Hard Mode Rust Oct 6, 2022

This post is a case study of writing a Rust application using only minimal, artificially constrained API (eg, no dynamic memory allocation). It assumes a fair bit of familiarity with the language.

Hard Mode Rust

The back story here is a particular criticism of Rust and C++ from hard-core C programmers. This criticism is aimed at RAII — the language-defining feature of C++, which was wholesale imported to Rust as well. RAII makes using various resources requiring cleanups (file descriptors, memory, locks) easy — any place in the program can create a resource, and the cleanup code will be invoked automatically when needed. And herein lies the problem — because allocating resources becomes easy, RAII encourages a sloppy attitude to resources, where they are allocated and destroyed all over the place. In particular, this leads to:

Decrease in reliability. Resources are usually limited in principle, but actual resource exhaustion happens rarely. If resources are allocated throughout the program, there are many virtually untested codepaths.
Lack of predictability. It usually is impossible to predict up-front how much resources will the program consume. Instead, resource-consumption is observed empirically.
Poor performance. Usually, it is significantly more efficient to allocate and free resources in batches. Cleanup code for individual resources is scattered throughout codebase, increasing code bloat
Spaghetti architecture. Resource allocation is an architecturally salient thing. If all resource management is centralized to a single place, it becomes significantly easier to understand lifecycle of resources.

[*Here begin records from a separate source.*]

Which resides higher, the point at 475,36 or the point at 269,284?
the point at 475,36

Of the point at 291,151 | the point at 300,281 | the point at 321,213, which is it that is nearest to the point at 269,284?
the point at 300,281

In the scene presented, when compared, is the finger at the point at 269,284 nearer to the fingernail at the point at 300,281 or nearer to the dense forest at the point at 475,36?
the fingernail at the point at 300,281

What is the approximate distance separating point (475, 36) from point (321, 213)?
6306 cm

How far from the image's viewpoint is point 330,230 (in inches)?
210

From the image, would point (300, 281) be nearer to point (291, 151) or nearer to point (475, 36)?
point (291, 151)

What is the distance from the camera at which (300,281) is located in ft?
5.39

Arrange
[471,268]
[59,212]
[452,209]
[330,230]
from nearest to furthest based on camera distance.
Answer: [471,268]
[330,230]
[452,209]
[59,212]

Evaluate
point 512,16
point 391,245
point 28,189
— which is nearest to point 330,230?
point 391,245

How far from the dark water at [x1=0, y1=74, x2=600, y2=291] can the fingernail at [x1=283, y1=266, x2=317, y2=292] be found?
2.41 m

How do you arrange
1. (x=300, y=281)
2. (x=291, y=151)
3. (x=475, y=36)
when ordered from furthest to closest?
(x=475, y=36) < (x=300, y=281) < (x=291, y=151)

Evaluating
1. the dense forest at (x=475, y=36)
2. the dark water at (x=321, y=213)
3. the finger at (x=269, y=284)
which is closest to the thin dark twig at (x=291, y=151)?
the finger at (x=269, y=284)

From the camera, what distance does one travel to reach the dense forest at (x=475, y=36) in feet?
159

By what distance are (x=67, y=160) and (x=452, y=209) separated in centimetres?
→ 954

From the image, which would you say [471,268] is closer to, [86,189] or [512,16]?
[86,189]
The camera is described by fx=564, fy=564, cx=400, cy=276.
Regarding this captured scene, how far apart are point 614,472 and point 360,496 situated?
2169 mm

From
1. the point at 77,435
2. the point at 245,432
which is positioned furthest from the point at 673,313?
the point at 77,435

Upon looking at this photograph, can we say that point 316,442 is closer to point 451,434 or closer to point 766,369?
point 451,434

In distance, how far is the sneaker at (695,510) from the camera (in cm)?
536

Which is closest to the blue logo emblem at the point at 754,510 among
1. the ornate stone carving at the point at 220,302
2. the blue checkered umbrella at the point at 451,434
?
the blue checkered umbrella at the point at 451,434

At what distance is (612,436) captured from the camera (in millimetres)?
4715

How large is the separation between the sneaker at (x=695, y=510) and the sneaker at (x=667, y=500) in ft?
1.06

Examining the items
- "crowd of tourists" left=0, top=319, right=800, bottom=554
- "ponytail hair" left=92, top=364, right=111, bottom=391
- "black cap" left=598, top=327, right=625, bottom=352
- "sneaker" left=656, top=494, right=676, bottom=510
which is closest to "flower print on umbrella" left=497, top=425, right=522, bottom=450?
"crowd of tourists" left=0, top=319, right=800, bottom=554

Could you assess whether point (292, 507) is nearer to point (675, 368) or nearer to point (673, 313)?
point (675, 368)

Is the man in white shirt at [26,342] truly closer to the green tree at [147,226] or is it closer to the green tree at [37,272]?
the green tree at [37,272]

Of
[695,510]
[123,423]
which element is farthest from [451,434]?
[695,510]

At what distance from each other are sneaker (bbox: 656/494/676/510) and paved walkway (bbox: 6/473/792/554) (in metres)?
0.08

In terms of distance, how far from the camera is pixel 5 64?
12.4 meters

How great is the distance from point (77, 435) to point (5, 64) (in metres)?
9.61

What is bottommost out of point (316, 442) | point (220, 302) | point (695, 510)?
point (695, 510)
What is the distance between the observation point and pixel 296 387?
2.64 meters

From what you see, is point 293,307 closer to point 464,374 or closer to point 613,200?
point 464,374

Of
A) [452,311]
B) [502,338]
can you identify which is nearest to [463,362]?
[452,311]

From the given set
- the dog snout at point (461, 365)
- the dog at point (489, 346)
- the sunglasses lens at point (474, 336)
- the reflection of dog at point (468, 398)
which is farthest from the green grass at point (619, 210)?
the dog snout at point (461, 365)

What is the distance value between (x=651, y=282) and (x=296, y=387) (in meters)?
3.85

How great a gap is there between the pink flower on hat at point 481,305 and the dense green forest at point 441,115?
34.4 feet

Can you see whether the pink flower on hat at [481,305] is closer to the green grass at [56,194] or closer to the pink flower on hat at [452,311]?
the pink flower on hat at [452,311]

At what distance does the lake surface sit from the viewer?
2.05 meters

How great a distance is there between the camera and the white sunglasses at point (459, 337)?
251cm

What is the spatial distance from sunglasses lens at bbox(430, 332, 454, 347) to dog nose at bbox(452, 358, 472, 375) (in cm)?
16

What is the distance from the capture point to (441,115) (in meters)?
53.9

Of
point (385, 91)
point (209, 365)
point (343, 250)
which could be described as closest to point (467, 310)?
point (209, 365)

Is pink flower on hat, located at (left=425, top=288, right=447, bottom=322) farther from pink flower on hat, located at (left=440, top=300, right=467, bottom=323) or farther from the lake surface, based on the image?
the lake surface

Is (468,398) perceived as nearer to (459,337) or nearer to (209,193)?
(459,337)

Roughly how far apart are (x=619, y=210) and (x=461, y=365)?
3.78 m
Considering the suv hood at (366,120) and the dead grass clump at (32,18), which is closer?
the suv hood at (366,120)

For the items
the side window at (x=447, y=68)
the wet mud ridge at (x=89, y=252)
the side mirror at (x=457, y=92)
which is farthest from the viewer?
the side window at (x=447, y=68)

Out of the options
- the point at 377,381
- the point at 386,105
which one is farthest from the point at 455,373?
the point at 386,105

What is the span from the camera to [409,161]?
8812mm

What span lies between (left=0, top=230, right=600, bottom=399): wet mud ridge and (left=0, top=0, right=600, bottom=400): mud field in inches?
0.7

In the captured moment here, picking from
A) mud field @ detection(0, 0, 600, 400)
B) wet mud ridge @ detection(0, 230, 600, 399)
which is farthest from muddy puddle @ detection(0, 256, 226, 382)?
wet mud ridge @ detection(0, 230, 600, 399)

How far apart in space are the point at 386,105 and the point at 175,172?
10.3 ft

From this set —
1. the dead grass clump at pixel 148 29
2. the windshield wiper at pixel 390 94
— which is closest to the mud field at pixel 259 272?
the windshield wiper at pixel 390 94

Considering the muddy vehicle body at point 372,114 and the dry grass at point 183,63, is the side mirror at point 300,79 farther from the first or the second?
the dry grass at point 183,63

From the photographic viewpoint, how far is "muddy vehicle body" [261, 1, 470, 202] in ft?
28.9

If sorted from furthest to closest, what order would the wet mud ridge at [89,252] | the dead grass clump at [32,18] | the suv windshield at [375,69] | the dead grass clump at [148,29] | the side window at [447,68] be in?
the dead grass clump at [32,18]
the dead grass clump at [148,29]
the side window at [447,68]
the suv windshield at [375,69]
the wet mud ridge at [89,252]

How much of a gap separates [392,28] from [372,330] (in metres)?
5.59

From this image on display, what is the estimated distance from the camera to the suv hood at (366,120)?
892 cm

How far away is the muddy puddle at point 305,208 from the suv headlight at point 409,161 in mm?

I think this is a fair criticism. In fact, I think this is the same criticism that C++ and Rust programmers aim at garbage collected languages. This is a spectrum:

           GC object graph
                 v v
                  v
        Tree of values with RAII
                 v v
                  v
Static allocation of resources at startup

Rust programmers typically are not exposed to the lowest level of this pyramid. But there’s a relatively compact exercise to gain the relevant experience: try re-implementing your favorite Rust programs on hard mode.

Hard Mode means that you split your program into std binary and #![no_std] no-alloc library. Only the small binary is allowed to directly ask OS for resources. For the library, all resources must be injected. In particular, to do memory allocation, the library receives a slice of bytes of a fixed size, and should use that for all storage. Something like this:

// app/src/main.rs
fn main() {
  let mem_limit = 64 * 1024;
  let memory = vec![0u8; mem_limit];
  app::run(&mut memory)
}

// app/src/lib.rs
#![no_std] // <- the point of the exercise

pub fn run(memory: &mut [u8]) {
  ...
}

Ray Tracing

So, this is what the post is about: my experience implementing a toy hard mode ray tracer. You can find the code on GitHub: http://github.com/matklad/crt.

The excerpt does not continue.